Department of Oral Health Sciences, Medical University of South Carolina, Charleston, SC 29425, USA.
Department of Radiation Oncology, University of Pittsburgh, Pittsburgh, PA 15260, USA.
Genes (Basel). 2024 May 3;15(5):582. doi: 10.3390/genes15050582.
High-dimensional biomedical datasets have become easier to collect in the last two decades with the advent of multi-omic and single-cell experiments. These can generate over 1000 measurements per sample or per cell. More recently, focus has been drawn toward the need for longitudinal datasets, with the appreciation that important dynamic changes occur along transitions between health and disease. Analysis of longitudinal omics data comes with many challenges, including type I error inflation and corresponding loss in power when thousands of hypothesis tests are needed. Multivariate analysis can yield approaches with higher statistical power; however, multivariate methods for longitudinal data are currently limited. We propose a multivariate distance-based drift-diffusion framework (MD3F) to tackle the need for a multivariate approach to longitudinal, high-throughput datasets. We show that MD3F can result in surprisingly simple yet valid and powerful hypothesis testing and estimation approaches using generalized linear models. Through simulation and application studies, we show that MD3F is robust and can offer a broadly applicable method for assessing multivariate dynamics in omics data.

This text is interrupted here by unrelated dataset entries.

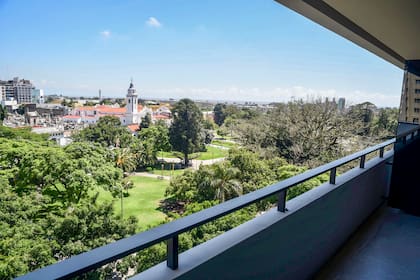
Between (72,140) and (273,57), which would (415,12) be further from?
(273,57)

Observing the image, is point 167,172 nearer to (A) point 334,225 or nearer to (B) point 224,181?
(B) point 224,181

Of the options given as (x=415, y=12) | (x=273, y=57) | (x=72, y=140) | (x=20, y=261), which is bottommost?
(x=20, y=261)

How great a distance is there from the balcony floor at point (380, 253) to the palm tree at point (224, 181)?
9232 mm

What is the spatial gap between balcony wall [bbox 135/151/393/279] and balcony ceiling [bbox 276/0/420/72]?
1.00m

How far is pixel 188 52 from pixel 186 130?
27.2ft

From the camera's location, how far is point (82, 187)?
1102 centimetres

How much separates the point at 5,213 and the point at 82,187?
257 cm

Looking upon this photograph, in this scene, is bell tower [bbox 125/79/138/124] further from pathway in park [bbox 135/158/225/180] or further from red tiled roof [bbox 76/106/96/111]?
pathway in park [bbox 135/158/225/180]

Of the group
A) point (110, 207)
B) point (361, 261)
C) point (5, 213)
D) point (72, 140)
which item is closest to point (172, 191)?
point (110, 207)

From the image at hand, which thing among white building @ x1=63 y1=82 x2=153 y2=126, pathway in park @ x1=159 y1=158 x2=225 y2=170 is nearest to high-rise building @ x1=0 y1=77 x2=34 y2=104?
white building @ x1=63 y1=82 x2=153 y2=126

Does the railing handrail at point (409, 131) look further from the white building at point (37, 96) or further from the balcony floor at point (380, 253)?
the white building at point (37, 96)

在过去的二十年中,随着多组学和单细胞实验的出现,高维生物医学数据集变得更容易收集。这些可以为每个样本或每个细胞生成超过 1000 个测量值。最近,人们开始关注纵向数据集的需求,因为人们意识到在健康和疾病之间的转变过程中会发生重要的动态变化。纵向组学数据分析面临许多挑战,包括当需要进行数千个假设检验时,I 型错误膨胀和相应的效力损失。多变量分析可以产生具有更高统计效力的方法;然而,目前纵向数据的多变量方法受到限制。我们提出了一种基于距离的多维漂移-扩散框架(MD3F)来满足对纵向高通量数据集的多变量方法的需求。我们表明,MD3F 可以使用广义线性模型产生非常简单但有效且强大的假设检验和估计方法。通过模拟和应用研究,我们表明 MD3F 具有稳健性,并可以为评估组学数据中的多元动态提供一种广泛适用的方法。